В метро оказалось одуряюще тепло. Я отдала шарф и куртки. Парни спрашивали, дойду ли я сама от метро. Голоса у них были усталые, они явно мечтали как можно скорее оказаться дома. Я ответила, что дойду, но когда двинулась от Кропоткинской по бульвару и почувствовала, как меня шатает, то засомневалась. Идти было минут десять. Я брела из последних сил, словно отставший суворовский солдат, догоняющий армию в Альпах. Шаг, еще шаг. Сойти с бульвара, пересечь улицу, войти в подъезд. Подняться по лестнице. В квартире открылось второе дыхание, и я сумела поставить чайник и сунуть подмышку градусник.

Утром градусник показывал 39,2. Наполовину выкипевший чайник ночью выключили соседи.

Глава 2. Тамбовская банда

Внутри оказался пистолет. Я направила его на гостей.

В тот день с утра позвонил бывший бойфренд с сообщением, что через неделю со всей семьей навсегда уезжает в Америку. Не то чтобы он мне нравился по-прежнему, но временами снился собой-другим и практически сиял в этих снах — так что при встречах приходилось тратить пару секунд на замену воображаемого образа реальным. Каждый раз меня словно тыкали носом в тот факт, что я никогда не смогу получить того, кого хочу просто потому, что такого человека не существует. Мы обменивались колкостями — из всех моих тогдашних странноватых поклонников он единственный мог отвечать на равных, а не глазеть в ответ беспомощной рыбой. В целом мы вполне успешно изводили друг друга. И вдруг Америка: выходит, они готовились, подавали заявления все это время… Я чувствовала себя, как человек, проснувшийся после вечеринки со шрамом на спине и запиской «спасибо за почку».

Вечером пошел дождь — полил и быстро перестал. Заезжал приятель, привез в подарок пластинку Прокофьева. Проехали уборочные машины, и все затихло до утра. Прокофьев заполнял комнату чудовищными в своей угрюмости аккордами. Я отправилась гулять.

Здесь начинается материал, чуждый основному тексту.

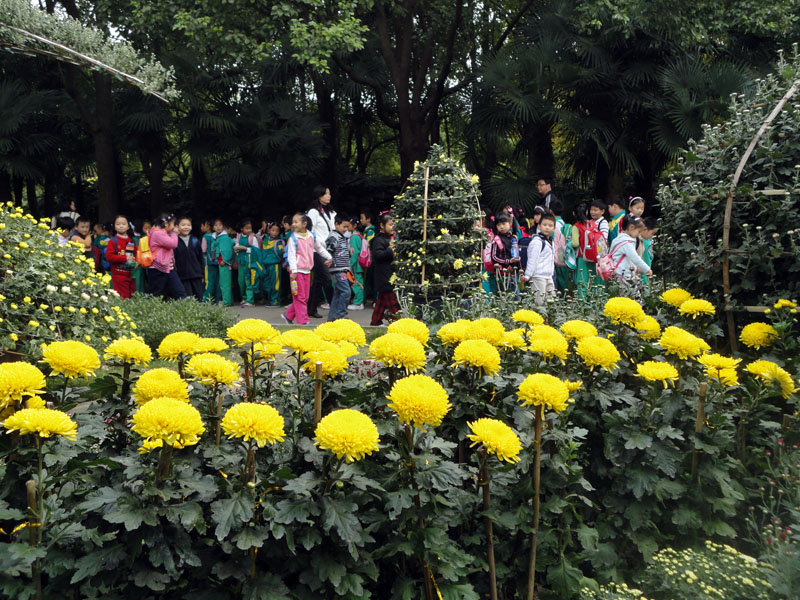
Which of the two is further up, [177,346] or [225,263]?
[225,263]

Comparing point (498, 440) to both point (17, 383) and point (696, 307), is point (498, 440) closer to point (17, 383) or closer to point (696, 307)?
point (17, 383)

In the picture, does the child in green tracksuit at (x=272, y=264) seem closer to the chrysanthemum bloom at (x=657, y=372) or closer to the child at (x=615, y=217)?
the child at (x=615, y=217)

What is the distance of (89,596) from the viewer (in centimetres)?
184

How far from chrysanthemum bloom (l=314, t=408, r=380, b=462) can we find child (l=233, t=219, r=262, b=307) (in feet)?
39.3

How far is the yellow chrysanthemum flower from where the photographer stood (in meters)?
2.41

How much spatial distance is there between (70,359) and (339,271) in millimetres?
7699

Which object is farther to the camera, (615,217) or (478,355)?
(615,217)

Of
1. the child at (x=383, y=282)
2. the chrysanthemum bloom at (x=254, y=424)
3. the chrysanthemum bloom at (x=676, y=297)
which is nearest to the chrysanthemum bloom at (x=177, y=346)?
the chrysanthemum bloom at (x=254, y=424)

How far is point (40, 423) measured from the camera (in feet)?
5.92

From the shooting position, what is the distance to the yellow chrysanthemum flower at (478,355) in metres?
2.41

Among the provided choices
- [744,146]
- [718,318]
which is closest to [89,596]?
[718,318]

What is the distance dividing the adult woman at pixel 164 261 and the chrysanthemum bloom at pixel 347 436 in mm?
8704

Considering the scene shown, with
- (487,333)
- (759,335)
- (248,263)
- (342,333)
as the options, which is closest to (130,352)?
(342,333)

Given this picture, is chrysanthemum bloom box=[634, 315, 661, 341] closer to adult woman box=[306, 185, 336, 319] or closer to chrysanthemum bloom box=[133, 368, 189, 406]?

Было часов двенадцать, может быть, начало первого. В переулках было пустынно. В начале Арбата горели фонари, тускло блестели лужи, какие-то ящики валялись, мокрые обертки, раскисшие бычки от сигарет. Метрах в ста стоял милицейский «пазик», милиционеры упаковывали в него позднего пьяницу. Завидев меня, они на секунду подняли головы и тут же расслабились, продолжили препираться с пьяницей дальше.

Тут из ближайшей подворотни послышалось: «эй! псст! псст!». Я сделала несколько шагов в ту сторону. Обнаружила там спрятавшимися четырех парней, на вид немногим старше меня. Они объяснили, что приехали в Москву к армейскому другу, а того не оказалось дома.

— Никого тут больше не знаем, переночевать негде… до утра бы дотянуть, а то менты заметут.

Просьба показалась мне разумной. Я подумала, что люди должны помогать друг другу. Как я могу уйти в теплую комнату, зная, что четыре человека ночуют в подворотне? Коммуналка была за углом, соседи уже легли. Я привела ребят в квартиру и напоила чаем. Двое уселись на тахту, отвалили головы к стене и сразу уснули. С двумя оставшимися мы осторожно беседовали. Главным у них был весельчак того разгильдяйского типа, который нравится большинству девиц.

Через час я снова пошла на кухню ставить чайник, а когда вернулась, обнаружила, что окно на улицу открыто, и тех двоих, что бодрствовали, в комнате нет. С моего первого этажа они легко вылезли наружу и куда-то пропали. Я покружила по темной комнате, посмотрела на блестящую черную улицу… Тишина, невнятное далекое гудение. Включила маленькую лампу и села читать книжку: не ложиться же спать в одной комнате с двумя незнакомцами.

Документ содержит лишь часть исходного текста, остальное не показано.